In 2017, her book of narrative non-fiction Border: a journey to the edge of Europe was published in the UK, USA and Bulgaria, and is expected to appear in other languages. A "brave and moving study of the tragic borderland between Greece, Bulgaria and Turkey", it has been described in The Sunday Times as "an exceptional book about Bulgaria's dark, often magical borderlands...Smokily intense and quiveringly powerful." by Peter Pomerantsev as "a book about borders that makes the reader feel sumptuously free, an effect achieved by the way she moves between literary borders so gracefully: travelogue and existential drama; political history and poetry'. Mark Mazower described it in The Guardian as "a marvellous book about a magical part of the world", "mystery... is at the heart of the book; the mystery of marginal points and marginal people"  The Economist described it as "witty, poignant, and erudite", "brings hidden history vividly to light". Caroline Moorhead in The New Statesman greeted it as "a timely, powerful story of immigration, friendship and travel", "an exceptional book, a tale of travelling and listening closely, and it brings something altogether new to the mounting literature on the story of modern migration".
Professor Ash Amin of the British Academy in an award speech described Border as being "about the Eastern reaches of Europe, certainly, but also about the essence of place and the essence of human encounter." The Calvert Journal wrote that Border "reinvents writing about the Balkans."
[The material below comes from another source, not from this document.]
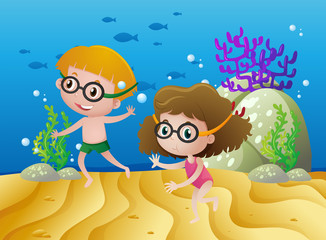 Two kids diving under the sea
Border won the 2018 British Academy Nayef Al-Rodhan Prize for Global Cultural Understanding, the 2018 Stanford Dolman Travel Book of the Year and the 2017 Saltire Society Scottish Book of the Year, and won the inaugural Highland Book Prize in 2018. It was shortlisted in the UK for the Baillie Gifford Prize, the Royal Society of Literature Ondaatje Prize, the Duff Cooper Prize, the Gordon Burns Prize, the Bread and Roses Award, and the National Book Critics Circle Awards in the USA.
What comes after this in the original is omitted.